*What this exercise asks*:
1 > In the passage on SKT's mid lane rotation, translate this sentence into Spanish: "And so, the rotating roster spot was born."
2 > Write the next paragraph of the passage about SKT's Faker-Easyhoon substitution strategy, picking up after its final sentence.

*Passage to read*:
Legacy League of Legends OPL

(Image: Riot Games)

From that moment, a giddiness swept the community as analysts and pros alike began to rave about how effective SKT’s strategy was. Faker would start most games, but Easyhoon was brought in whenever the team wanted to run a strategy around a stable siege mage – one where MaRin or Bang would play the starring role. And naturally, foreigners got to thinking. “What if we could replicate this in our team?”

And so, the rotating roster spot was born. The rationale was clear: subs would force starters to maintain a high quality of play in practice or risk losing their spot, and tactical substitutions could swing series as teams were able to expand their playbook according to what their subs added to the table.

The problem? Many teams struggled to understand what needed to happen for SKT’s sixth-man strategy to work. The Faker-Easyhoon rotation was predicated on the fact that one player was a jack-of-all-trades who also happened to be elite on assassins, while the other was one of the greatest siege mid laners in the world. In 2015, Easyhoon on his best day was just as good as Faker – something perhaps only one or two other mid laners could say of themselves.

*Data extract*:
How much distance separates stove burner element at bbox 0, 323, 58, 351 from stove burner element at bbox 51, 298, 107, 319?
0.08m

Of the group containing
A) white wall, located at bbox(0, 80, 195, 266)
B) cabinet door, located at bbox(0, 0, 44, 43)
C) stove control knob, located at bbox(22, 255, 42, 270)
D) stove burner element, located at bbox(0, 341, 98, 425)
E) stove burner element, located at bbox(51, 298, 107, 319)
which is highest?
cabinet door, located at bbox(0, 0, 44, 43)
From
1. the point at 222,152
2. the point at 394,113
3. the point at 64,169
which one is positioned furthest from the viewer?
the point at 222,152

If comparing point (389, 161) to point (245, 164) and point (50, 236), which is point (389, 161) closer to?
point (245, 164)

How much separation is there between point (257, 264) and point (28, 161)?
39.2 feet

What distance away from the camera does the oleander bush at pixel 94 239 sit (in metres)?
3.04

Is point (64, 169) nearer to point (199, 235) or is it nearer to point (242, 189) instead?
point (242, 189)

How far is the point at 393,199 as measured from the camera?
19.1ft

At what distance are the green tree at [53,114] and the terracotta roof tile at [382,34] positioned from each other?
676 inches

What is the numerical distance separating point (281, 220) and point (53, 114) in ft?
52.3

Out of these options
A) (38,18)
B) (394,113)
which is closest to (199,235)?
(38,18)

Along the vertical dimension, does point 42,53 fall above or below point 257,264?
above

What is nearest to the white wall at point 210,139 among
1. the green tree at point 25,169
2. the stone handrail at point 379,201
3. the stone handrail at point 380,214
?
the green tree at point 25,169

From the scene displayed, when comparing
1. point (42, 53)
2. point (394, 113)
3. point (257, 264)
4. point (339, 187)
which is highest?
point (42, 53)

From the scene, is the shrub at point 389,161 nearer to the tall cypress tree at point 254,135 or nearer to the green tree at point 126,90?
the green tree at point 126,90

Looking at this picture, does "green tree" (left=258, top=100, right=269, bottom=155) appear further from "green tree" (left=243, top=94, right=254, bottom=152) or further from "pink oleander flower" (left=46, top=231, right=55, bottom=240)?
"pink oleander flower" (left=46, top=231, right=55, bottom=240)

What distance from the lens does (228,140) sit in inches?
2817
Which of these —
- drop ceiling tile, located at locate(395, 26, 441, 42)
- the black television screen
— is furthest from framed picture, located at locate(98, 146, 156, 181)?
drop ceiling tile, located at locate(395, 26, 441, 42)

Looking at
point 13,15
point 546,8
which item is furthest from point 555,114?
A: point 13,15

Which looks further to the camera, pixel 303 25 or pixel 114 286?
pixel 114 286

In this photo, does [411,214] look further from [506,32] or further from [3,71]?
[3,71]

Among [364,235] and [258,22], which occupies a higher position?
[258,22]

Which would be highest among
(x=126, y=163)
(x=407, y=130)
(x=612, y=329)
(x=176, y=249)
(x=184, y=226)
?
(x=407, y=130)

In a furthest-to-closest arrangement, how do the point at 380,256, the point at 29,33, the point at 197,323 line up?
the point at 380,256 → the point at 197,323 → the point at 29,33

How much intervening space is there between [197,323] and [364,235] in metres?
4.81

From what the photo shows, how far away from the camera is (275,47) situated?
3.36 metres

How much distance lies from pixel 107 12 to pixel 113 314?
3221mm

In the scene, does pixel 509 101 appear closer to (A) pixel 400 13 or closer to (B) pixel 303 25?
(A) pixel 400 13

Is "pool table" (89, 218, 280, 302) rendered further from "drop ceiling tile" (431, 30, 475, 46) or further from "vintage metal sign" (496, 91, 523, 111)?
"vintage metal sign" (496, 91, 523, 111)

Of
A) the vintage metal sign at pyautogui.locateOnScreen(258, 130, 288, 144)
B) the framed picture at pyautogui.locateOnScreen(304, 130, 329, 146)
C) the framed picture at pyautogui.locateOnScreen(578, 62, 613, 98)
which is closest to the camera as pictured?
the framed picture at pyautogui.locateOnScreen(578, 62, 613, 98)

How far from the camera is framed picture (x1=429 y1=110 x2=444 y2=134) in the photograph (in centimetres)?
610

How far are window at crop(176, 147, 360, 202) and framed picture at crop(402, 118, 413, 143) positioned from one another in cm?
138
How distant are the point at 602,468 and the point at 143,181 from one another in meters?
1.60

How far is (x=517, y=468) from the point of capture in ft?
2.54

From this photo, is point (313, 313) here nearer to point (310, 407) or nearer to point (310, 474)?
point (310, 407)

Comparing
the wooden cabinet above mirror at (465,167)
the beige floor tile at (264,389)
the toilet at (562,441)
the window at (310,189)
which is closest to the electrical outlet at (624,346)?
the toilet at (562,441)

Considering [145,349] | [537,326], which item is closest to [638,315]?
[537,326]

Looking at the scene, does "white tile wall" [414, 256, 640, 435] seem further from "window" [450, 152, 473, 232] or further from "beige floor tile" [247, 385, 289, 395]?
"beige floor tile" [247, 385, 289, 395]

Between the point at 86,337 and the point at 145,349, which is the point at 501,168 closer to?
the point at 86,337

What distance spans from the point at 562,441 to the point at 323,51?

*Response list*:
1 > Y así nació el puesto rotativo en la plantilla.

2 >
And now, in 2017, no team has even come close to replicating the magic SKT managed to pull off. There’s a reason we haven’t seen a sixth man as good as Easyhoon – no one else has been able to achieve such singleminded mastery of a specific champion role. Modern subs simply tag in when their usual starters struggle too much to stay in, or when coaches decide rolling the dice is more likely to grant a win than trying to figure out their opponents.

So ends my open letter to Team Liquid, Echo Fox and basically every mediocre team with more signed players than wins. It’s time to have an honest discussion about subs, what we want them to achieve, and whether the benefits of rotating players through a position outweigh the costs of messing with roster continuity.